The rotation-lithium depletion correlation in the β Pictoris association and the LDB age determination

¹ INAF–Catania Astrophysical Observatory, via S.Sofia, 78 95123 Catania, Italy
e-mail: sergio.messina@oact.inaf.it
² Universitá di Catania, Dipartimento di Fisica e Astronomia, Sezione Astrofisica, via S. Sofia 78, 95123 Catania, Italy
³ Department of Physics & Astronomy, Uppsala University, Box 516, 751 20 Uppsala, Sweden
⁴ York Creek Observatory, Georgetown, Tasmania, Australia
⁵ INAF–Osservatorio Astronomico di Padova, Vicolo dell’Osservatorio 5, 35122 Padova, Italy
⁶ Instituto de Astronomía y Física del Espacio (IAFE-CONICET), Buenos Aires, Argentina
⁷ IAU Minor Planet Center code D79, 2 Yandra Street, Vale Park, 5081 South Australia, Australia
⁸ Observatorio Astronómico de Córdoba, Laprida 854, X5000BGR, Córdoba, Argentina
⁹ Consejo Nacional de Investigaciones Científicas y Técnicas (CONICET), 1418 Córdoba, Argentina
¹⁰ Harlingten Atacama Observatory, San Pedro de Atacama, Chile
¹¹ Aryabhatta Research Institute of Observational Sciences, Manora Peak, 263129 Nainital, India
¹² Klein Karoo Observatory, Western Cape, South Africa

Received: 16 March 2016
Accepted: 24 July 2016

Abstract

Context. Evidence exists in the 125-Myr Pleiades cluster, and more recently in the 5-Myr NGC 2264 cluster, to show that rotation plays a key role in lithium (Li) depletion processes among low-mass stars. Fast rotators appear to be less Li-depleted than equal-mass slow rotators.

Aims. We intend to explore the existence of a Li depletion-rotation connection among the β Pictoris members at an age of about 24 Myr, and to use this correlation either to confirm or to improve age estimates based on the lithium depletion boundary (LDB) modeling.

Methods.

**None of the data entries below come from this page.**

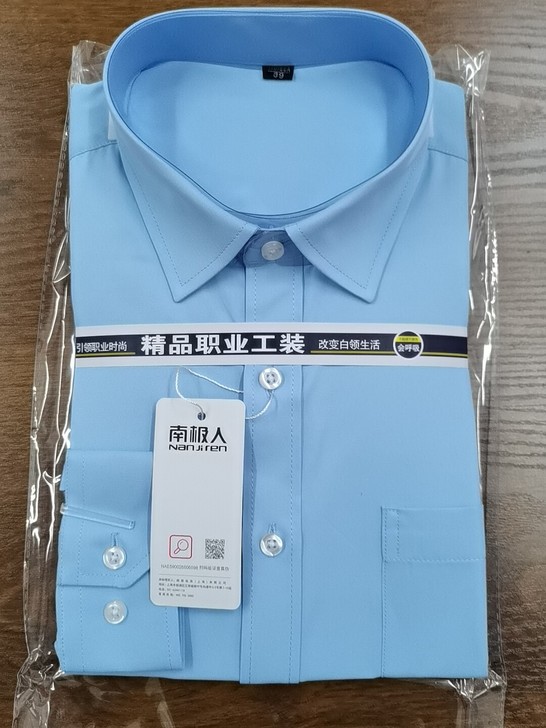 南极人商务免烫长袖衬衫【平纹】,品质很好,...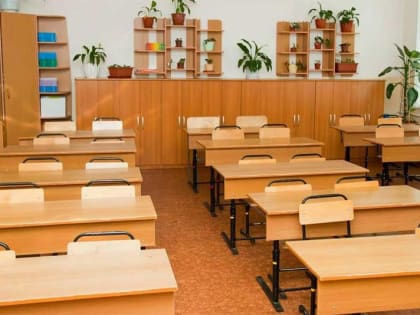 В Новотроицке 11 января не все учащиеся пошли в школу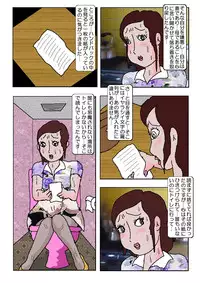 [Kisaragi Mutsuki] Chikan Eigakan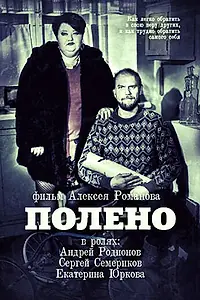 Постер к фильму «Полено (2012)»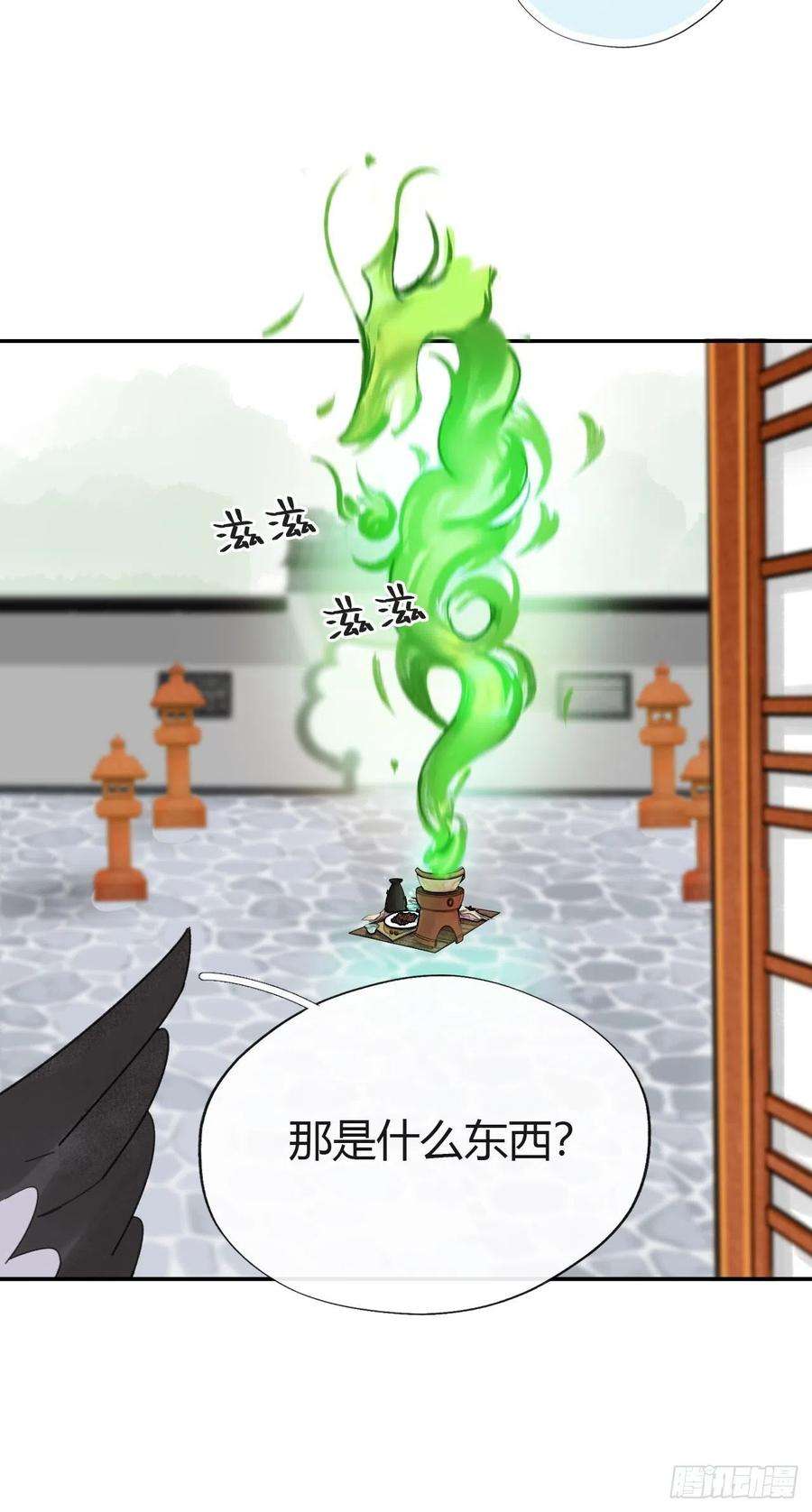 一骗丹心五十二-剑盟危局7-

We photometrically monitored all the known members of the β Pictoris association with at least one lithium equivalent width (Li EW) measurement from the literature.

Results. We measured the rotation periods of 30 members for the first time and retrieved the rotation periods for another 36 members from the literature, building a catalogue of 66 members with a measured rotation period and Li EW.

Conclusions. We find that in the 0.3 < M < 0.8M_⊙ range, there is a strong correlation between rotation and Li EW. For higher mass stars, no significant correlation is found. For very low-mass stars in the Li depletion onset, at about 0.1 M_⊙, there are too few data to infer a significant correlation. The observed Li EWs are compared with those predicted by the Dartmouth stellar evolutionary models that incorporate the effects of magnetic fields. After decorrelating the Li EW from the rotation period, we find that the hot side of the LDB is well fitted by Li EW values that correspond to an age of 25 ± 3 Myr, which is in good agreement with independent estimates from the literature.